Vues d'ensemble des Bouddhismes tibétain et chinois

Avatar de l’utilisateur
Dharmadhatu
Messages : 3690
Inscription : 02 juillet 2008, 18:07

Avant l'arrivée du bouddhisme, la religion Bön était généralement répandue au Tibet. Des centres d'études bön y existent encore. En tant que religion instituée, le Bön reçut une riche empreinte de la foi et de la pratique bouddhistes. Au VIIIème siècle de notre ère, le roi Lha-Tho-Ri Nyen-Tsen introduisit le bouddhisme au Tibet. A partir de ce moment, il s'est propagé régulièrement. Au cours des temps, de nombreux pandits (savants) indiens sont venus au Tibet et ont traduit les sutras, les textes tantriques et les commentaires.
Pendant le règne du roi irréligieux Lang-Dar-Ma au Xème siècle, le bouddhisme connut un recul, mais cette éclipse fut de courte durée. Il réapparut bientôt, et se répandit à nouveau, démarrant dans les provinces occidentales et orientales du Tibet; les lettrés indiens et tibétains se consacrèrent à nouveau à la traduction des textes religieux. Le nombre de lettrés bouddhistes tibétains augmenta et, de ce fait, les érudits indiens en visite se firent peu à peu plus rares.
De la sorte, dans la période tardive du bouddhisme tibétain, notre religion se développa indépendamment de l'école tardive du bouddhisme indien, tout en gardant les fondements des enseignements du Bouddha. Pour l'essentiel, le bouddhisme tibétain n'a été sujet ni à des altérations ni à des additions de la part des lamas tibétains. Leurs commentaires sont clairement identifiables en tant que commentaires, et ils se réfèrent à l'autorité des principaux enseignements du Seigneur Bouddha ou aux travaux des pandits indiens. Pour cette raison, je ne crois pas qu'il soit correct de considérer le bouddhisme tibétain comme séparé du bouddhisme indien originel, ni de le qualifier de lamaïsme.
Sa Sainteté le Dalaï Lama (Au cœur de l'éveil, p. 16-17).
http://www.dalailama.com/
Après être arrivé de l'Inde au IIème siècle de notre ère, le bouddhisme chinois s'est subdivisé en dix écoles, parmi lesquelles huit appartiennent à la tradition mahayana, et deux au hinayana. Les écoles mahayana indiennes eurent trois descendantes en Chine: les écoles des Trois Traités, de la Conscience-seule, et du Vinaya.
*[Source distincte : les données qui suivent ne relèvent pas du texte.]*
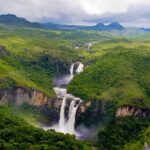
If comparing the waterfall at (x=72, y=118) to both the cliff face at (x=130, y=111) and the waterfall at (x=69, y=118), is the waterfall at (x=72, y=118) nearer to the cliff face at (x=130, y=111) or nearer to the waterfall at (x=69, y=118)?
the waterfall at (x=69, y=118)

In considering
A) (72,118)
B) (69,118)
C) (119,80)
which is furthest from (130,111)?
(119,80)

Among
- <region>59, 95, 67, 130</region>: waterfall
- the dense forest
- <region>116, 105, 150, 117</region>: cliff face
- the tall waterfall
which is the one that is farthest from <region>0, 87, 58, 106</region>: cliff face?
<region>116, 105, 150, 117</region>: cliff face

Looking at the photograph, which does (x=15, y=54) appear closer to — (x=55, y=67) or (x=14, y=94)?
(x=55, y=67)

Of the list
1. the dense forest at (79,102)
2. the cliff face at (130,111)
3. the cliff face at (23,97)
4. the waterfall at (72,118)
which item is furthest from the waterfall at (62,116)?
the cliff face at (130,111)

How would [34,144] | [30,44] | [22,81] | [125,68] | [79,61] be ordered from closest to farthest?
[34,144]
[22,81]
[125,68]
[79,61]
[30,44]

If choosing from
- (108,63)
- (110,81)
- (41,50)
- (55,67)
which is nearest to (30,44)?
(41,50)

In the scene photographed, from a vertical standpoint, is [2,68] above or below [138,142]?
above

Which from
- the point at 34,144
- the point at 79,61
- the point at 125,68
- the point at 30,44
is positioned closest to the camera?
the point at 34,144

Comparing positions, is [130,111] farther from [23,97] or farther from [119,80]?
[23,97]

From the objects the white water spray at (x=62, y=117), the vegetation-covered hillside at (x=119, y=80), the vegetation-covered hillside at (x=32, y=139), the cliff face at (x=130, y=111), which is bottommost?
the white water spray at (x=62, y=117)
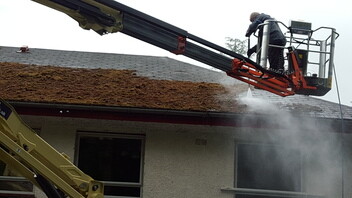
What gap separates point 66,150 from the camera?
10.1 meters

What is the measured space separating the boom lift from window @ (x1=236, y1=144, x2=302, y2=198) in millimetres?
2301

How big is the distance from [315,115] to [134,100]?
10.8 ft

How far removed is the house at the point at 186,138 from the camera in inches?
385

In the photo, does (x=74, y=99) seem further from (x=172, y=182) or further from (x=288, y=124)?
(x=288, y=124)

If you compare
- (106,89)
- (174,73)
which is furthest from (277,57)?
(174,73)

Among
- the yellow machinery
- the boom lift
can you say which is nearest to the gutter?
the boom lift

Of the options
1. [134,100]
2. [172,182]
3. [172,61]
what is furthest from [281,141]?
[172,61]

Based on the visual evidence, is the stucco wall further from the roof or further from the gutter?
the roof

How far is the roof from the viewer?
10.5 m

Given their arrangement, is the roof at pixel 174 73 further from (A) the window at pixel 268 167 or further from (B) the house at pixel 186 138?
(A) the window at pixel 268 167

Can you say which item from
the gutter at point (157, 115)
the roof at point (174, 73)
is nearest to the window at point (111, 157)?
the gutter at point (157, 115)

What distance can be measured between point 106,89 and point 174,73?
264 cm

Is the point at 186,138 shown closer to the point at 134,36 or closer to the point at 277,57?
the point at 277,57

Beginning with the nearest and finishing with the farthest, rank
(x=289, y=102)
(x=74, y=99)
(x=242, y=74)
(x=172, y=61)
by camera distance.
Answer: (x=242, y=74)
(x=74, y=99)
(x=289, y=102)
(x=172, y=61)
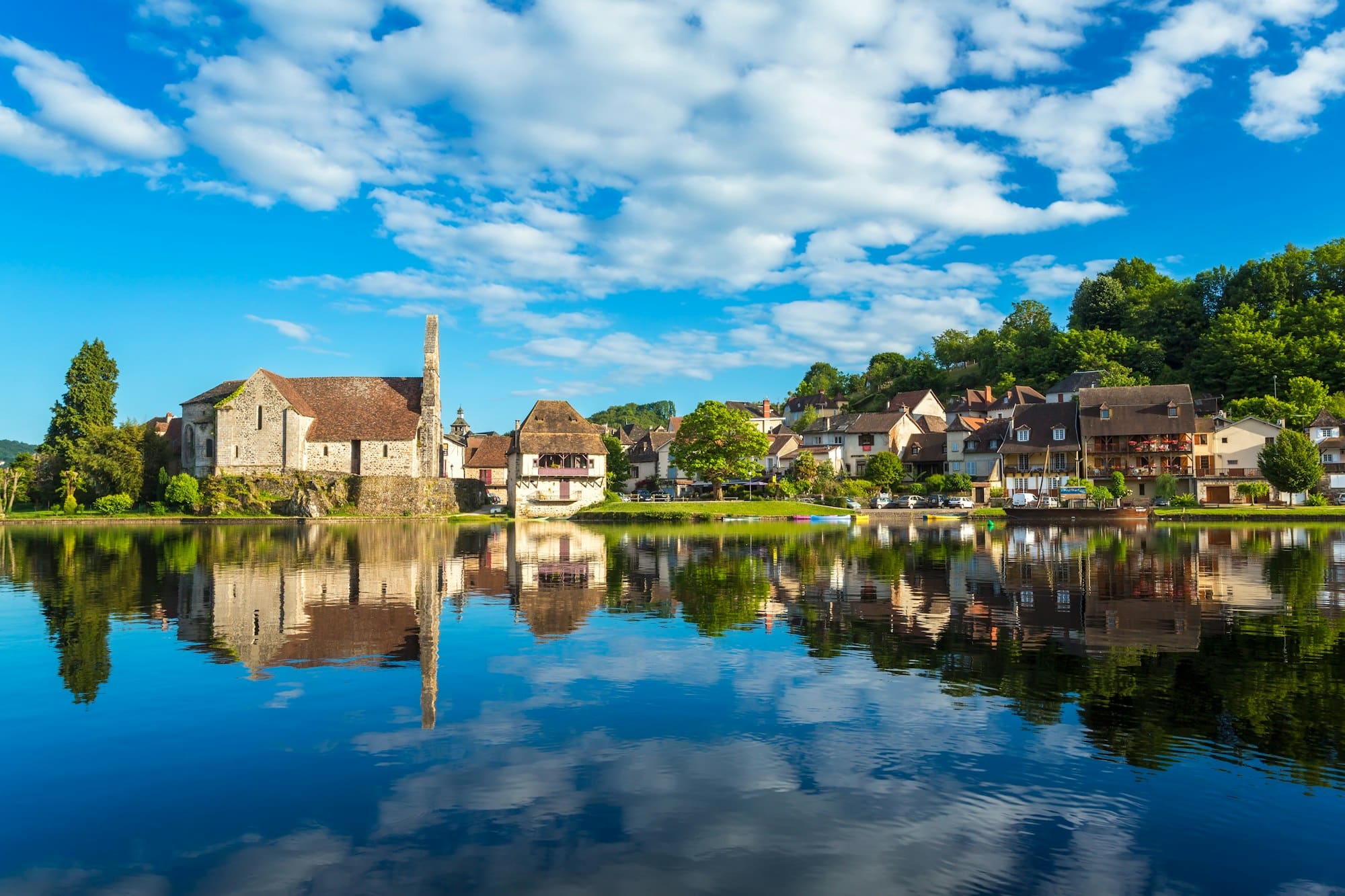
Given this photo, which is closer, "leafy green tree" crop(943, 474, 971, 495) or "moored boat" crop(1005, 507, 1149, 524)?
"moored boat" crop(1005, 507, 1149, 524)

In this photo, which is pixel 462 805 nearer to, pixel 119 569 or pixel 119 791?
pixel 119 791

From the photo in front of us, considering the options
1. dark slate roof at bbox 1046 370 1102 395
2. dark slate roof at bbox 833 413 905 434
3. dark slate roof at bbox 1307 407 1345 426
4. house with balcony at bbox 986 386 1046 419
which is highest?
dark slate roof at bbox 1046 370 1102 395

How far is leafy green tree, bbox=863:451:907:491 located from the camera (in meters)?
85.2

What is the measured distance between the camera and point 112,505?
72.1 meters

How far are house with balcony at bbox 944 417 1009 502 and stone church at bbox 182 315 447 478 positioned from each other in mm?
56416

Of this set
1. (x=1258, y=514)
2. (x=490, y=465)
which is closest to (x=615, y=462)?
(x=490, y=465)

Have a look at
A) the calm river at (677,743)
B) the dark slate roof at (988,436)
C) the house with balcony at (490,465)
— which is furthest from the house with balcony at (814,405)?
the calm river at (677,743)

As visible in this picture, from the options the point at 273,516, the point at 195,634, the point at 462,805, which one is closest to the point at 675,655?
the point at 462,805

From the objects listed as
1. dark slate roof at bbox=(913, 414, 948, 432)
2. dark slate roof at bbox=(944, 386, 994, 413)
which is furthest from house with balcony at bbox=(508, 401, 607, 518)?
dark slate roof at bbox=(944, 386, 994, 413)

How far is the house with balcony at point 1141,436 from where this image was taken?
7794cm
L'union des écoles Tiantai et Huayan

Parmi les premières formations du bouddhisme chinois, deux écoles principales contribuèrent à la sinisation du bouddhisme indien: l'école Tiantai et l'école Huayan. Chacune d'elles comportait des classifications doctrinales très systématiques et englobantes. Leurs présentations des méthodes pratiques étaient détaillées et extrêmement riches.
Ces deux écoles s'appuyaient fortement sur les sutras et shastras indiens. Je ne m'étendrai pas sur ces deux traditions, si ce n'est pour dire que le fondateur de l'école Tiantai, Maître Zhiyi, était renommé pour son exposition de l'enseignement de Nagarjuna sur les deux façons dont la réalité peut être perçue, selon les Trois Vérités. (…) Sur cette base, il a aussi systématisé tout un ensemble de pratiques de shamatha/vipashyana. Beaucoup de ces pratiques sont similaires à l'enseignement tibétain de "Lam Rim". L'école Tiantai fondait ses affirmations principales sur le "Sutra du Lotus" et le "Traité de la voie du milieu" de Nagarjuna.
L'école Huayan enseigne l'égalité, l'identité mutuelle et la globalité de toutes choses. Elle est peut-être surtout connue pour sa philosophie de la Réalité quadridimentionnelle (…).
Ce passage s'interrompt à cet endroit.